GH13 is the most abundant GH family in the four metagenomes (Fig. 2a; Additional file 1). GH13 is a family of α-glucan-acting CAZymes [16] suggesting that the microbial communities encounter α-glucans (e.g., starch and glycogen). Glycogen-accumulating bacteria are abundant in ADs [72, 73] and GH13 CAZymes are necessary for hydrolysis of these polysaccharides when the glucose is needed for energy [16, 74]. However, this alone may not explain the large number of α-glucan-degrading CAZymes (Fig. 3a) and many of the genes encoding for GH13 enzymes are not of glycogen-accumulating bacteria. Further, many of the GH13 enzymes are extracellular (data not shown). Some bacteria produce α-glucan EPSs though [75, 76], which other bacteria could utilize as a carbon source if their α-glucan-acting CAZymes can hydrolyze the EPSs. Very complex EPS could potentially be present in the four ADs. Complete degradation of these would therefore require a large number of different CAZymes, which can also be found in the metagenomes from the four ADs (Fig. 3a). These EPSs may differ significantly from known polysaccharides, which may have resulted in evolution of novel functions of α-glucan-acting CAZymes in order to enable the bacteria to degrade the EPSs.
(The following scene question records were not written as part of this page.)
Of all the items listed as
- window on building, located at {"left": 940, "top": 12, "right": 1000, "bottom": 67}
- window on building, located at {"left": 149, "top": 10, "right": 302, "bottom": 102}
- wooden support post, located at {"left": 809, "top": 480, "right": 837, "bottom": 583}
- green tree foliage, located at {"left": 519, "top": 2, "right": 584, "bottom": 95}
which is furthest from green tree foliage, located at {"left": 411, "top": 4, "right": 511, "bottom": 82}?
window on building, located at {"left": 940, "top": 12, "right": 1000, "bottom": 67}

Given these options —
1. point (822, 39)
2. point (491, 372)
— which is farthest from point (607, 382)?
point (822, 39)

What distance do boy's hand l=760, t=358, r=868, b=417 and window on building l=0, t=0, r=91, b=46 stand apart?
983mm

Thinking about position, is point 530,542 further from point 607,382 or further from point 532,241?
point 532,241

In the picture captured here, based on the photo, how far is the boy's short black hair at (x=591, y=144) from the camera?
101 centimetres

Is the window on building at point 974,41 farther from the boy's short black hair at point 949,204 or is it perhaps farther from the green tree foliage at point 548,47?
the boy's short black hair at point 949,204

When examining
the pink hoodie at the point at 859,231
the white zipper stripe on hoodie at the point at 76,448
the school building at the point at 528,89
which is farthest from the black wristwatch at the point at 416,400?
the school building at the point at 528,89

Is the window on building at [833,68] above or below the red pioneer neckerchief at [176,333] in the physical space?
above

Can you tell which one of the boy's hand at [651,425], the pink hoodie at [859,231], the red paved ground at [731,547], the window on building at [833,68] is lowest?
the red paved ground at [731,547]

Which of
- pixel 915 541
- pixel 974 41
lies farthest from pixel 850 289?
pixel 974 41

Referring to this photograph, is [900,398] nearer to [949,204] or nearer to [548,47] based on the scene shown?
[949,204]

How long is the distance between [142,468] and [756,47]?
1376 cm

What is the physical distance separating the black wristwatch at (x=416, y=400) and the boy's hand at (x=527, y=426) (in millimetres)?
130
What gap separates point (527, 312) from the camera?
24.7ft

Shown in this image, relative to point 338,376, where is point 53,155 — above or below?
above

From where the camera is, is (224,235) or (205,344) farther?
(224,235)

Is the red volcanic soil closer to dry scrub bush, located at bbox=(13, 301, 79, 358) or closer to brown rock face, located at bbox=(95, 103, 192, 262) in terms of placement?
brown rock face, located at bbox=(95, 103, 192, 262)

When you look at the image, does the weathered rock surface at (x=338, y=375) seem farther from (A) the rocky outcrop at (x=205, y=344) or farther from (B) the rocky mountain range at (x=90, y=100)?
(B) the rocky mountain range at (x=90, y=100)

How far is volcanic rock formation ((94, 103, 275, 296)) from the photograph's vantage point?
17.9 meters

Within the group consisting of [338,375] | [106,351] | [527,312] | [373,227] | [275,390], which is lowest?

Species of Proteobacteria and Firmicutes are represented in all the α-glucan-degrading CAZymes functions identified in this study (Fig. 8). Bacteroidetes, Actinobacteria, and Acidobacteria are not represented in all the α-glucan-degrading CAZymes functions (Fig. 8). However, it is difficult to predict in which phyla superior α-glucan-acting CAZymes can be found due to our lack of understanding of their presumed substrate.

Fig. 8
figure 8

Phyla mainly responsible for α-glucan degradation in the anaerobic digesters: Phylogenetic distribution of phylum level of Homology to Peptide (HotPep)-predicted α-glucan-degrading enzymes in the five phyla with highest number of HotPep-predicted α-glucan-degrading enzymes. Enzyme Commission (EC) numbers are on the left and the phyla are on the right side. The outer ring designates the relative abundance of genes from a given phylum (left) and the relative abundance of a given α-glucan-degrading enzyme (right); the inner ring designates the total number of genes encoding for a given α-glucan-degrading enzyme (left) and the total number of α-glucan-degrading enzyme associated with a given phylum. The width of the bars between a given phylum and a given α-glucan-degrading enzyme indicates their relative abundance to the other phyla mentioned

Conclusion

We identified nearly 20,000 CAZymes in the four ADs studied here and 30% of them showed 50% or lower identity to known proteins. This suggests that ADs fed with primary sludge and surplus sludge from municipal wastewater treatment plants are in fact a unique place to look for novel CAZymes. Further, we were only able to assign a function to 54% of the CAZymes by our unique bioinformatics approach, which demonstrates that there is still much to uncover about the functionality of CAZymes as HotPep only assigns a function to a PPR group if a CAZyme within the group have already been characterized. This suggests that the ADs are a good place to look for novel plant biomass degrading and modifying enzymes that can potentiate biological processes and provide basis for production of a range of added-value products from biorefineries.